Wichtig ist jedoch zu wissen, dass du in der Regel wegen pinken Haaren nicht gekündigt werden kannst, eine Strafversetzung aber tatsächlich möglich ist. Wenn du in einer Branche arbeitest, in denen es strikte Vorschriften gibt, solltest du dich vor dem Friseurbesuch über diese Vorschriften informieren.

Aber: Es gibt Haken an der Studie

Deinen ganzen Style solltest du nicht ändern, nur um ein besonders seriöses Erscheinungsbild zu erzwingen. Außerdem gibt es bei den oben genannten Studien ein paar Lücken, daher sehen wir von wmn das Ganze ein wenig anders:

Zum einen wurden die Studien in unterschiedlichen Ländern durchgeführt und es lässt sich nicht pauschal sagen, dass zum Beispiel schwarze Haare in jedem Land als unseriös gelten. Vielmehr müssen hier auch die kulturellen Schönheitsideale mit einbezogen werden.

Außerdem werden je nach Berufsfeld und Branche unterschiedliche Charaktere gesucht. Wirkst du also mit wilden Locken eher risikofreudig, dann kann genau dies in bestimmten Berufen erwünscht sein. Viel wichtiger ist es jedoch, dass deine Frisur deine Persönlichkeit widerspiegelt und dich damit wohlfühlst. Wer mit sich selbst zufrieden ist, wird ausgeglichener sein und auch immer eine positive Wirkung auf Kolleg:innen und Vorgesetzte haben.

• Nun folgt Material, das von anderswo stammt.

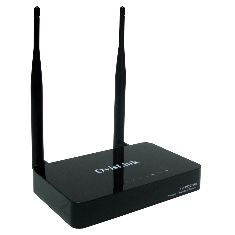 Router Ovislink Evow322ar Wifi 300 Mbps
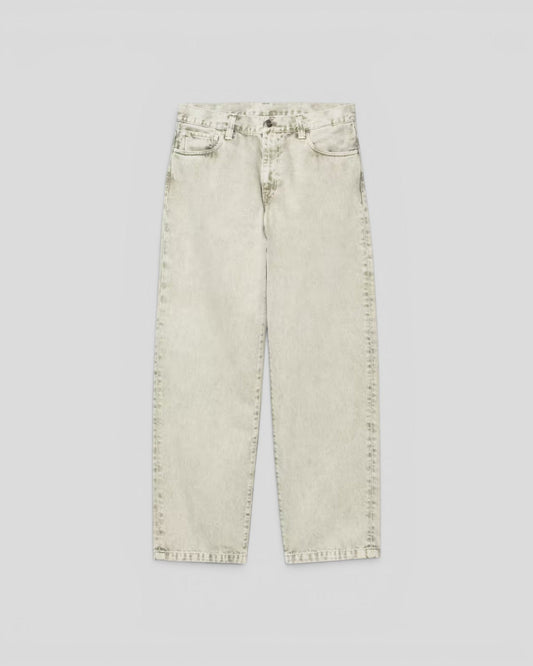 Carhartt || Landon Pant -Opuntia Chalk Wash - M’ Carhartt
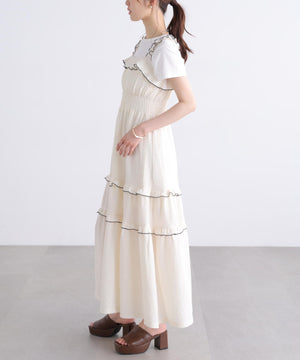 162cm 着用サイズ：M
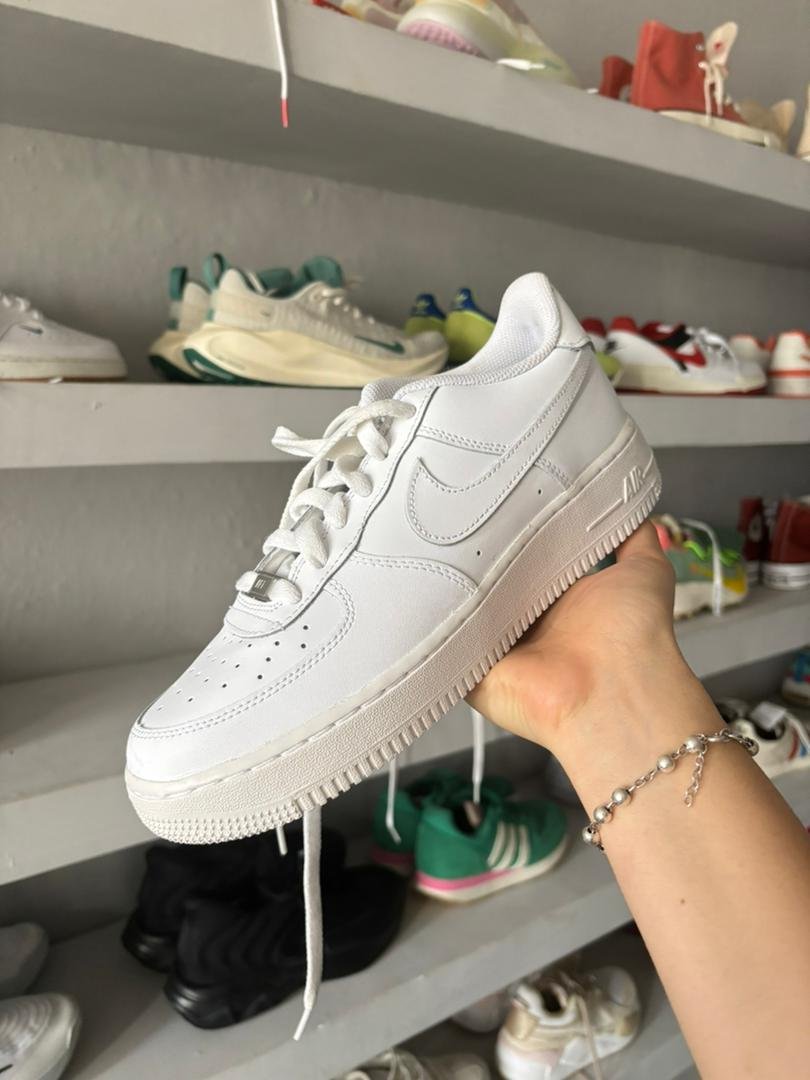 WhatsApp Image 2026-05-14 at 9.31.31 PM Nike Air Force One - Imagen 1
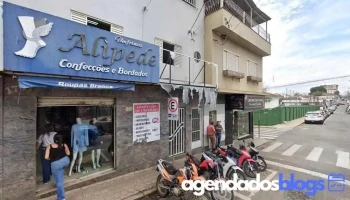Uai Farma Alfenas - Alfenas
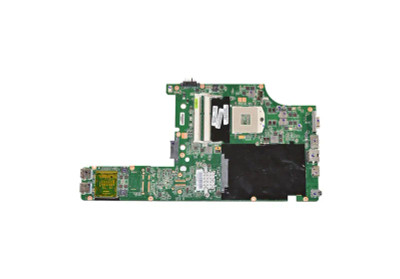63Y2130 - Lenovo Edge 14 Intel S989 Laptop Motherboard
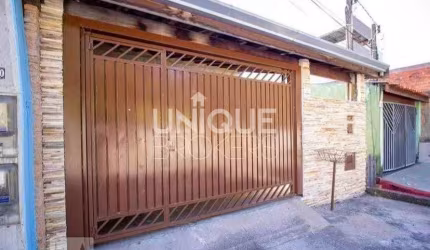 Casa para venda no bairro Jardim Roma em Jundiaí-SP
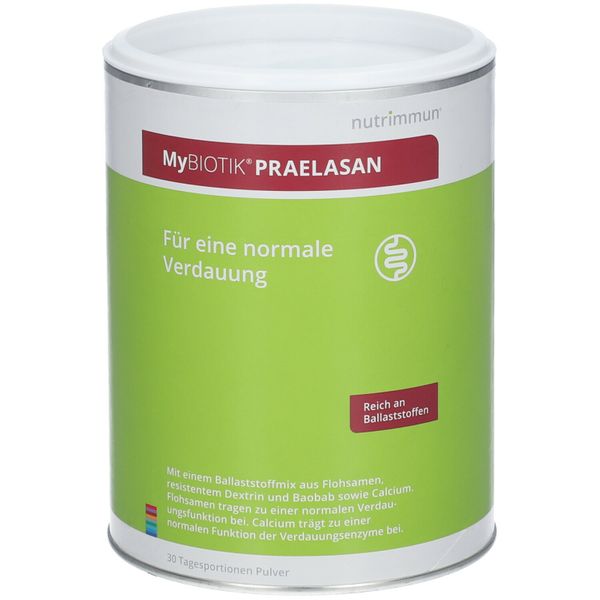 4. Bild von MyBIOTIK® Praelasan 420 g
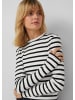 s.Oliver T-Shirt in 99G9_schwarz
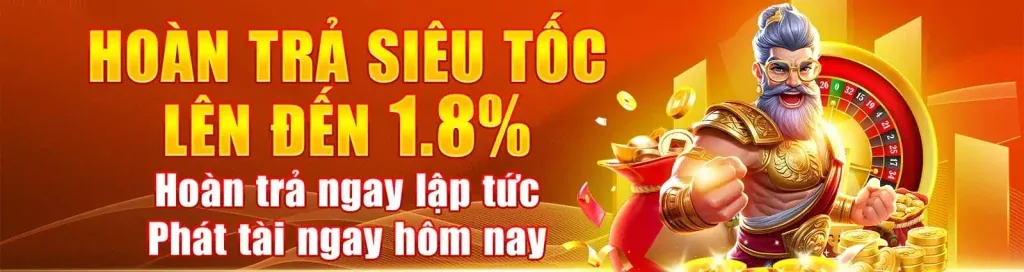 Ưu đãi khuyến mãi mới nhất Gavn99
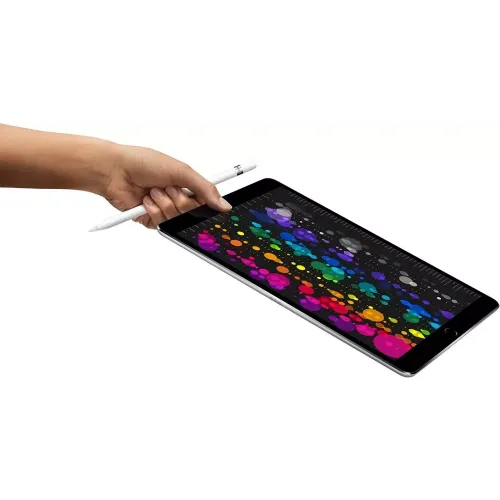 Планшет Apple iPad Pro 10.5 256GB LTE Space Gray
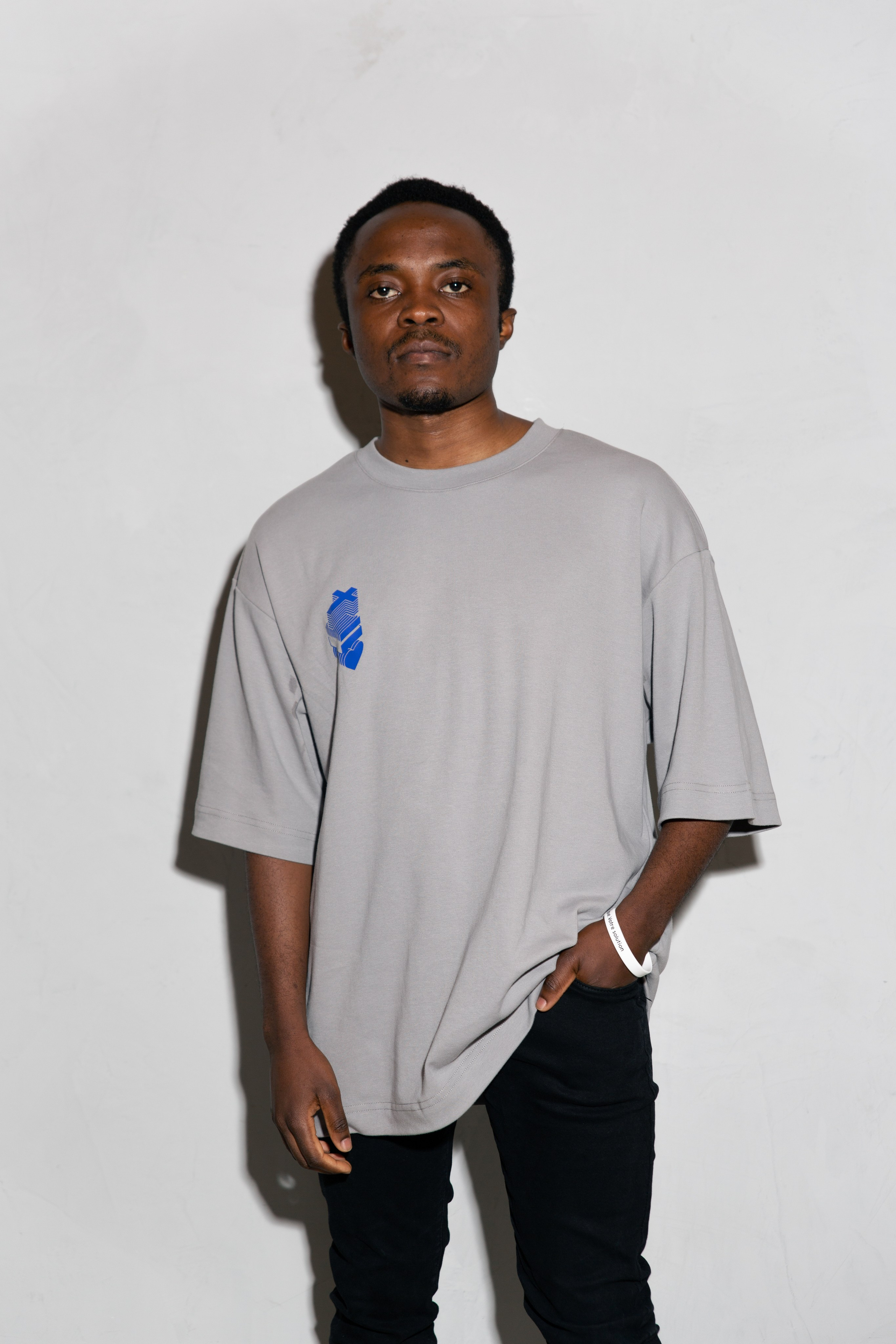 H-products. New drop. Photographer Vladmir Gladkov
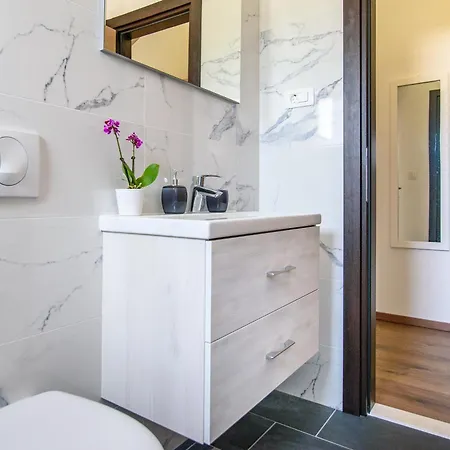 Appartement California 3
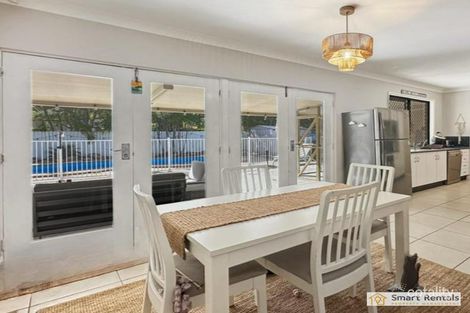 Property photo of 23 Serissa Crescent Annandale QLD 4814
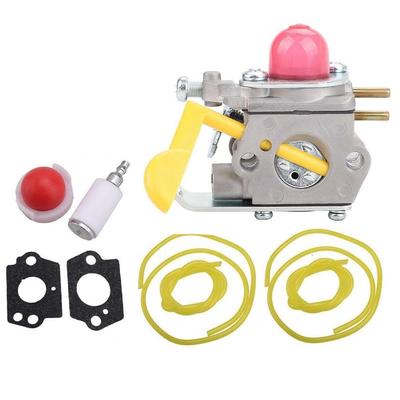 适用Jonsered GT2124C 化油器 Partner B250 修剪机割草机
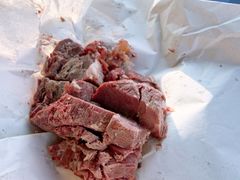 -清真铁志明腊牛羊肉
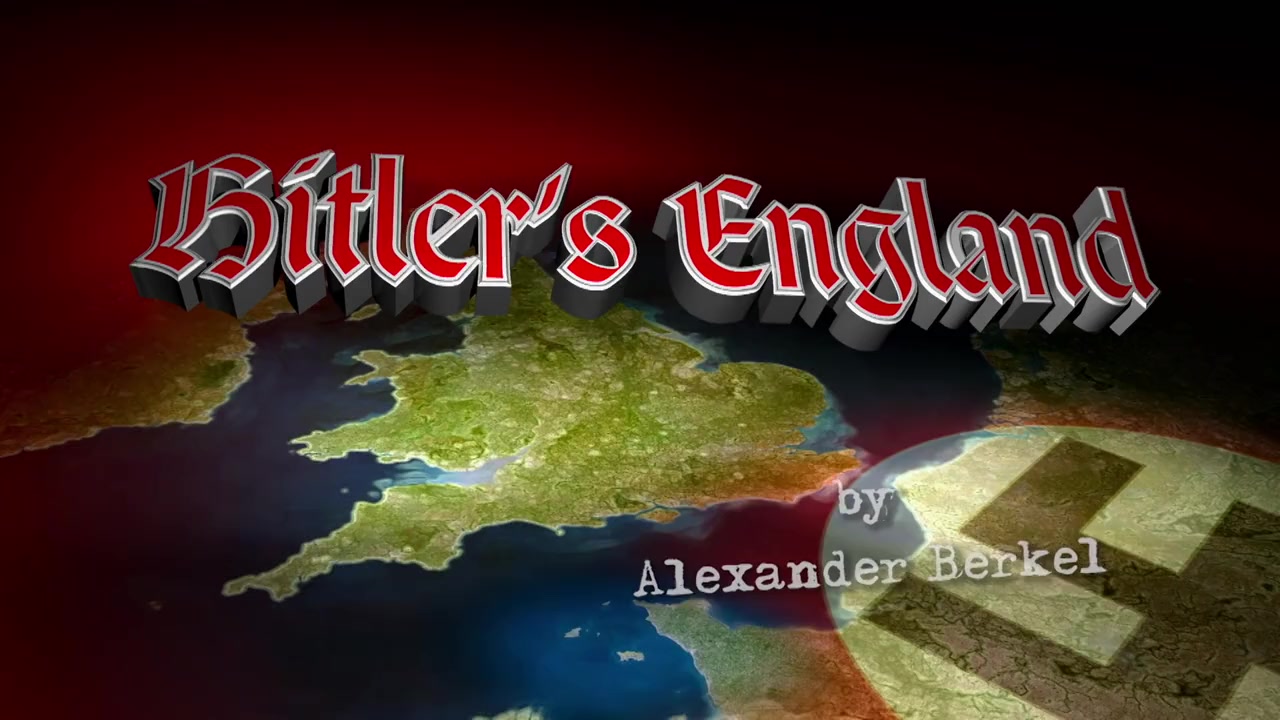 Hitlers England screenshot 1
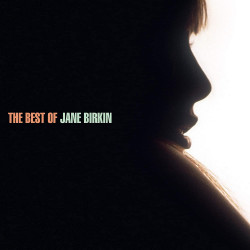 JANE BIRKIN - THE BEST OF...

Kurz: Wenn du dich mit deiner Frisur wohlfühlst und in einem Bereich arbeitest, der dich wirklich interessiert, ist es sehr wahrscheinlich, dass auch deine Frisur passen wird. Somit solltest du selbst entscheiden, welche Frisur du bei der Arbeit trägst.

Frisuren bei der Arbeit: Jede Frisur hat eine bestimmte Wirkung

Wenn du auf Nummer zum Beispiel bei einem Bewerbungsgespräch sichergehen willst, dann probiere keine wilden Frisuren aus. Zurückgekämmte oder hochgesteckte Haare wirken offenbar am seriösesten. Ebenso wie braune oder blonde Haare mit Pferdeschwanz.

Wichtig ist es daher, dass du dir selbst treu bleibst und dich an deinem Berufsfeld orientierst. Sind dort alle locker unterwegs, dann probiere ruhig die eine oder andere wilde Farbe aus, denn grundsätzlich sind deinen Haarexperimenten keine Grenzen gesetzt.